**文章の抜粋**:
━━━━━━━━
総社跡。
府中町本町、現在は総社会館の建っている場所。
安芸国総社で、式内社 多家神社の論社とされたものの、同じく多家神社の論社である松崎八幡宮との論争の末に廃社とされた総社の跡地。
境内跡
総社跡地に建つ総社会館
総社阯碑
総社址碑
敷地内に大きな岩がありましたが総社があった頃からのものなのかな
由緒
総社は、国司が国内の神社を巡拝するかわりに国中の神霊をまつっていた神社である。
府中の総社は、在庁官人となった田所氏が安芸国で力を得た平安時代終わりごろ建てられたものと思われ、鎌倉時代初めの資料には惣社の名が記されている。また田所文書によれば、温品村・佐西郡(佐伯郡)・三田小越村などに6町余りの免田が認められていた。
江戸時代には府中北部の氏神社として、春の卯花祭や秋祭りの流鏑馬などでにぎわった。しかし『延喜式』に記された多家神の所在をめぐって南部の八幡社と争いが絶えず、明治7年(1874)に創建された多家神社に合祀された。
総社・角振(山王)社・田所宅の様子
創建は平安時代末頃、阿岐国造家佐伯氏の後裔、田所氏によるものといわれます。
当社は安芸国総社で、他国のそれと同様に、国司が国内神社を巡拝する手間を省くため諸祭神を勧請合祀した神社でした。
━━━━━━━━
**やること**:
- 1) 総社跡についての文章によると、府中の総社が明治7年（1874）に創建された多家神社に合祀されたのはなぜですか。文章に書かれている理由を1〜3文で説明してください。
- 2) 総社跡についての文章を、最後の文のあとから書き継いでください。

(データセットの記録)
━━━━━━━━
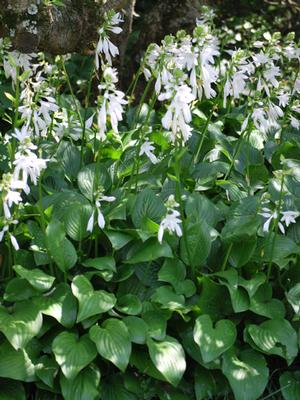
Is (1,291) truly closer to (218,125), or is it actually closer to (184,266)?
(184,266)

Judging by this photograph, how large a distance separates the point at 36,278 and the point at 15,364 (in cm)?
44

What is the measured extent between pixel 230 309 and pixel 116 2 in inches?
101

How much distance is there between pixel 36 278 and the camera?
396 cm

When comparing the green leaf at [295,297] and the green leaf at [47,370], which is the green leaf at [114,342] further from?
the green leaf at [295,297]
━━━━━━━━
**それぞれの答え**:
- 1) 『延喜式』に記された多家神がどこにあったかをめぐって、南部の八幡社と争いが絶えなかったためです。総社も松崎八幡宮も式内社である多家神社の論社とされていて、その論争の末に総社は廃社となり、合祀されました。

- 2)
文献上の初見は建久9年(1198)の正月日付の平兼資解(田所文書)。
安芸国衙領注進状(田所文書)や沙弥某譲状(同文書)にも見え、前者によれば確実なものだけで六町一反の免田があったことがわかります。
『芸藩通志』は『安芸国神名帳』所載の風伯明神・野打掃明神・若宮明神・鳴電明神・府守明神・道通明神・椙樌明神が祀られていたし、社内の阿支国地主神も同帳所載の阿芸都彦明神であろう、とします。
この阿支国地主神=阿芸都彦明神が正しいとすると、この神は三代実録 貞観9年(867)10月13日戊寅条にみえる「授安藝国…従五位上安藝都彦神正五位下」にあたるのかもしれません。
また椙樌明神を三代実録 貞観9年(867)10月13日戊寅条にみえる「授安藝国…正六位上…榲樌神…従五位下」の榲樌神、風伯明神を同書元慶7年(883)12月28日庚申条にみえる「安藝国正六位上風伯神…従五位下」の風伯神にあてる見方もあるようです(ただ当社は総社だったため、別に祀られていた二神の分祀の可能性もある)。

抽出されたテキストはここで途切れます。